You seem to be suggesting that the notion of naming should *not* be
the subject of a topic.  Put another way, you seem to be suggesting
that the "naming assertion type" (PMTM4 calls it "the topic-basename
association template") should not appear as an association template,
and the connection between a topic and a name for that topic should
not be an association.  Is that right?

If that's what you're saying, I disagree with you.  I see significant
disadvantages, and no advantages.  The disadvantages include:

* Only one kind of naming.  What if a popular application needs to use
  an altogether different kind of naming (such as naming without the
  topic naming constraint that several people have decried as
  unreasonably burdensome)?  What if a popular application needs to
  use only a limited subclass of the standard kind of naming (see
  below an example of a powerful reason for supporting such
  subclassing)?  How can that be expressed if there's nothing explicit
  to subclass?  Shall we create a completely separate, special
  mechanism just for names?  Ugh.

* Inconsistency.  Naming assertions would be handled differently from
  all other kinds of assertions.  This would create more mechanisms to
  implement and understand, and lots of opportunity for many kinds of
  mischief.  We would be unable to apply the whole power of the
  topic maps paradigm to naming issues and to names.

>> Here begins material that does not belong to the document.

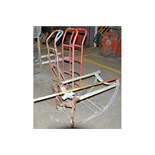 Lot-(3) 2-Wheel Hand Carts and (1) Drum Dolly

I can imagine arguments in favor of your proposal that would go
something like this:

  Naming is special.  It's different from everything else.  We need to
  have namespaces for names, and we need to be able to use names as
  the addresses of the topics that they name.  We need to be able to
  take advantage of the special features of languages (e.g. Python)
  that provide convenience features for storing and looking up names.
  All such paradigms make a big distinction between naming and
  everything else.  Why should Topic Maps be any different?

I'm unsympathetic to these arguments.

Every assertion type is special, not just topic-basename assertions.
There is an unbounded number of assertion types, each of which can
impose an unbounded amount of processing complexity when used in
support of the applications for which they were created.

The basic attraction of the Topic Maps paradigm is that it provides a
way to simplify and unify the expression, interchange, merging, and
infoglut control of relationships between arbitrary subjects.  Surely
the concept of naming is itself a subject.  Surely, since I can say,
"The name 'Graham' is a perfectly nice name," the name "Graham" is
itself at least potentially a subject.  Simplicity and ease of
implementation are not well served by exempting certain subjects from
the same discipline to which all other subjects are, uh, subject.  (To
those readers for whom English is not their native language, I
apologize for the previous sentence, which uses the word "subject" in
two different senses.)

Nothing prevents the exploitation of the special features of various
languages (like Python) and systems (like RDBMSs) when implementing
the processing complexity of naming, or of any other assertion type.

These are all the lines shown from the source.